Mata ini langsung berbinar melihat tamiya yang silih berganti berjalan di jalurnya. Sesekali terlihat raut kesal saat ada tamiya yang malah ke luar dari jalurnya.
Anak-anak zaman sekarang sepertinya tidak mengalami kegiatan ngabuburit yang menyenangkan seperti itu. Melihat keponakan sendiri saja lebih asyik menatap layar ponsel sembari main game online.
Sudah 26 tahun menjalankan tradisi ngabuburit, saya tersadar bahwa ternyata lokasi favorit ngabuburit saya justru adalah Kampus. Mulanya saya berpikir bahwa ngabuburit di masa kecil adalah momentum paling berkesan selama Ramadan. Namun ternyata, kegiatan di kampus lebih menyenangkan! Mungkin karena sudah diimbangi dengan pola pikir yang lebih dewasa. Membuat saya tersadar bahwa ngabuburit tak boleh hanya kegiatan asal saja.
Pikiran ini muncul ketika tidak sengaja melihat sebuah foto lama yang ada di galeri ponsel.
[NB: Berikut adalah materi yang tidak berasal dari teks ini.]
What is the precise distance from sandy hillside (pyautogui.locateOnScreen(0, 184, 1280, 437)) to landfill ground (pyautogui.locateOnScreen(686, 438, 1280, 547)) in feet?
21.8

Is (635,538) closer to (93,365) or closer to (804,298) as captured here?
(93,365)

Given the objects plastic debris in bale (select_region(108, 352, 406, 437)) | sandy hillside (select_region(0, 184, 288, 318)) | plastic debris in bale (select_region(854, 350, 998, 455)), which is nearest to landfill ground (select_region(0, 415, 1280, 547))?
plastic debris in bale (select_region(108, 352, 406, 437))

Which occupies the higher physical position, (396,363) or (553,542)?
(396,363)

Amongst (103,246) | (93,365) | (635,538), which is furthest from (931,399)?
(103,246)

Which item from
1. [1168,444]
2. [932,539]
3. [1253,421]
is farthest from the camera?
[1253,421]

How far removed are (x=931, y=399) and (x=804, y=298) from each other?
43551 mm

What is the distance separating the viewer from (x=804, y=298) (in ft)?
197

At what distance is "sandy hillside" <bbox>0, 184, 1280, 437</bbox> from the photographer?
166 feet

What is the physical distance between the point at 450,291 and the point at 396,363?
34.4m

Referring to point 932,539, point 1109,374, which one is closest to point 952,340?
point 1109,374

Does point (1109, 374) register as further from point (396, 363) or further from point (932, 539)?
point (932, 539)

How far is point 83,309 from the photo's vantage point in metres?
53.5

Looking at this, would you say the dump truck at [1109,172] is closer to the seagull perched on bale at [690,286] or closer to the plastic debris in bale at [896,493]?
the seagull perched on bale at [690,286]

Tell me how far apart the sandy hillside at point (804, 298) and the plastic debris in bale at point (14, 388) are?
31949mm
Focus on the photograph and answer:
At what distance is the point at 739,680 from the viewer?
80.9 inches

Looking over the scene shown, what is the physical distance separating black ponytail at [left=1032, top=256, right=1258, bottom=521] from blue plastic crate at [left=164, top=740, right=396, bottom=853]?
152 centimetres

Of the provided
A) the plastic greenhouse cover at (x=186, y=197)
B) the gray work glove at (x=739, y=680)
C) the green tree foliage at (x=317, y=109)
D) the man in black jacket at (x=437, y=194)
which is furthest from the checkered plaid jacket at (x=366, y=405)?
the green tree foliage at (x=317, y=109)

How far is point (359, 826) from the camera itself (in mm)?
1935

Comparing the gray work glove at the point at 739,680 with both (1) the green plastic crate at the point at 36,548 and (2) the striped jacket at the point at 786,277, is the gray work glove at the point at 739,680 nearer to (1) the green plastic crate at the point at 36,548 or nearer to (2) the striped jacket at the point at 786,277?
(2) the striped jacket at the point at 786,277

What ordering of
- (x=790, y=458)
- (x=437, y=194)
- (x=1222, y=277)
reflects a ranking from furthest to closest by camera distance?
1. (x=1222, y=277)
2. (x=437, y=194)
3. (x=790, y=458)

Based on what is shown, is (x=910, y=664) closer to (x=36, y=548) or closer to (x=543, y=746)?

Tepatnya pada tahun 2015, 2016, 2017, dan tahun 2019. Masa-masa saat menempuh kuliah S1 di universitas negeri yang ada di Priangan Timur.
Selama empat tahun berstatus mahasiswa, saya tersadar bahwa selama empat tahun pula saya menjalankan tradisi ngabuburit di tanah rantau. Jauh dari orang tua kadang membuat merasa sepi bahkan jadi galau sendiri.
Rasa sepi itu terpatahkan dengan mengisi waktu ngabuburit dengan kegiatan positif yang menyenangkan sekaligus bermanfaat. Senasib hidup sendirian di tanah perantauan, membuat mahasiswa berkumpul di Kampus.
Mulanya hanya kegiatan kumpul-kumpul di selasar Gedung Rektorat untuk membahas isu-isu terkini. Lambat laun, kami yang tergabung dalam Unit Kegiatan Mahasiswa Pers Mahasiswa (UKM Persma) ingin membuat kegiatan yang bermanfaat dan berdampak bagi seluruh warga yang ada di Kampus.
Biasanya selama bulan Ramadan, jalanan akan ramai dipenuhi mahasiswa yang menggunakan jas almamater kampusnya ataupun jas organisasi eksternalnya. Mulai dari bagi-bagi takjil, sampai membawa kotak untuk membuka donasi bagi anak yatim.
UKM kami pun turut dalam kegiatan itu. Namun ada di satu titik yang membuat kami tersadar bahwa terlalu banyak komunitas atau organisasi yang melakukan hal serupa. Membuat beberapa pengendara jalanan mengeluh, ataupun para pemilik toko yang tidak senang dengan kehadiran mahasiswa yang meminta sumbangan.
Alhasil, salah satu senior menjadikan kegiatan tahunan yang rutin UKM Persma jalankan menjadi salah satu agenda di bulan Ramadan. Agenda tersebut biasa kami sebut Buku Lapak. Kami mengumpulkan buku-buku anggota yang dapat dipinjamkan pada kegiatan tersebut.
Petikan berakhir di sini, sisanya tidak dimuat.